Executivo
Jackson acerta no diagnóstico ao dizer que se o PT quisesse candidatura própria, já teria decidido
10/05/2024 07:44
Suetoni Souto Maior
Jackson Macedo tem acompanhado o debate nacional sobre a definição de candidatura própria ou não. Foto: Divulgação

Já ouviu aquela expressão de que a falta de pressa para uma decisão é, também, uma forma de decidir? É mais ou menos essa a realidade do Partido dos Trabalhadores, em João Pessoa. A sigla, mais uma vez, foi enredada pela polêmica sobre a definição por uma candidatura própria ou apoio a um projeto político de terceiro na Paraíba. No caso em específico, a dúvida é sobre lançar os deputados Cida Ramos ou Luciano Cartaxo para a disputa da prefeitura da capital ou mesmo apoiar a tentativa de reeleição do prefeito Cícero Lucena (PP).

Este não é um dilema novo. Em 2014, a polêmica era se ficava com a reeleição de Ricardo Coutinho (na época no PSB) ou com o hoje ministro do Tribunal de Contas da União (TCU), Vital do Rêgo Filho (então no MDB). Em 2020, Anísio Maia (hoje no PSB) foi candidato a prefeito de João Pessoa por cima de pau e pedra, quando a direção nacional queria Ricardo Coutinho. Nos dois casos, o PT custou a decidir e houve judicialização. A diferença de agora é que a Direção Nacional foi rápida em puxar para si a responsabilidade pela decisão.

Mas o problema disso tudo é que a definição final tem demorado tanto que o lançamento de uma candidatura própria, agora, soa como aposta em azarão. E digo o porquê: não restou mais partidos no campo progressista com quem o PT possa fazer composição. O quadro é de vaca desconhecer bezerro até na Federação Brasil da Esperança, formada por PT, PCdoB e PV. Os dois últimos já aderiram ao projeto de reeleição de Cícero e defendem a ida do partido do presidente Lula para a composição. Os três, por lei, não podem estar em campos opostos na disputa.

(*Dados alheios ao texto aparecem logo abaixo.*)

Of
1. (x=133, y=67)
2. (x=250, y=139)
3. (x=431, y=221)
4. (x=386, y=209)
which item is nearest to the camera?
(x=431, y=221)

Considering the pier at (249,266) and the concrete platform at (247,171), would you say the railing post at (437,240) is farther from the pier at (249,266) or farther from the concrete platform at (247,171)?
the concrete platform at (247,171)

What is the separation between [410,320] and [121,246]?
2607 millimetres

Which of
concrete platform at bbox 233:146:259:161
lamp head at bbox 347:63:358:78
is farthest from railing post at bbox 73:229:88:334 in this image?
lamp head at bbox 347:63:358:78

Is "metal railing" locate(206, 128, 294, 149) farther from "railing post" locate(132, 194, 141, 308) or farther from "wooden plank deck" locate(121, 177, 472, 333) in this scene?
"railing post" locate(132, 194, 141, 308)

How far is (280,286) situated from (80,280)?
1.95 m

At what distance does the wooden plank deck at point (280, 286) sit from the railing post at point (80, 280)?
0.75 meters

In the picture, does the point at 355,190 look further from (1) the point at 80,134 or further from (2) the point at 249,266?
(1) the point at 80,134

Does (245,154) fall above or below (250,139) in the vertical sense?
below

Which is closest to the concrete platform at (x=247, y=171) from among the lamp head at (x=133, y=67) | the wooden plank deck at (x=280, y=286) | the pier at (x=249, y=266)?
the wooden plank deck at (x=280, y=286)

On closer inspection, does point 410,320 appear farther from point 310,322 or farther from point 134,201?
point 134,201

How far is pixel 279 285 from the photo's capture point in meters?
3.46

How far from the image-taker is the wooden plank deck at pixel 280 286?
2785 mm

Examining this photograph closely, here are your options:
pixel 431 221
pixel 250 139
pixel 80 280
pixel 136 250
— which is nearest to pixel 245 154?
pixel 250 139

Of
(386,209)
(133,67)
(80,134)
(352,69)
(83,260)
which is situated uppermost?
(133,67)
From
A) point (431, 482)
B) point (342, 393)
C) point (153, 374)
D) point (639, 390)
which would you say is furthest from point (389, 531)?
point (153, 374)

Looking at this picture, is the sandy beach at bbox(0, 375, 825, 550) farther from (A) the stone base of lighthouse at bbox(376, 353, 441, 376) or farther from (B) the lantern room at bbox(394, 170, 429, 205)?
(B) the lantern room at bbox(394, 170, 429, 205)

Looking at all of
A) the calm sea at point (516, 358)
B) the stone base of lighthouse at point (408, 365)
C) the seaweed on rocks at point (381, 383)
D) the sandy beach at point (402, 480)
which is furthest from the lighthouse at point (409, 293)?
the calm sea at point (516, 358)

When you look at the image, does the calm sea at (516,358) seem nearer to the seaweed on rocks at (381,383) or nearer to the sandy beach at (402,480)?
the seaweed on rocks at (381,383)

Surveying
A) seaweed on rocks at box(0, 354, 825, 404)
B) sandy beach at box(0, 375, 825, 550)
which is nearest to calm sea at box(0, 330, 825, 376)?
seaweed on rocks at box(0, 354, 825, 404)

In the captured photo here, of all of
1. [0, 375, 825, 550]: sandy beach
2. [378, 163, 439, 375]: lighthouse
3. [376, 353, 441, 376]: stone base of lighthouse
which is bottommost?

É neste cenário que entram as reflexões do presidente estadual do PT, Jackson Macedo. Em entrevista a uma rádio da capital, nesta quinta-feira (10), ele foi taxativo na constatação de que a aliança com Cícero deve ser abraçada pelo partido. O principal indicativo, para ele, é a inexistência de decisão sobre candidatura própria. O entendimento de Macedo é o de que se a direção nacional quisesse lançar candidatura própria, já o teria feito. Se não o fez, é porque buscará uma composição. O problema na demora é saber como fica a a chapa proporcional. Este será o segundo ato da novela.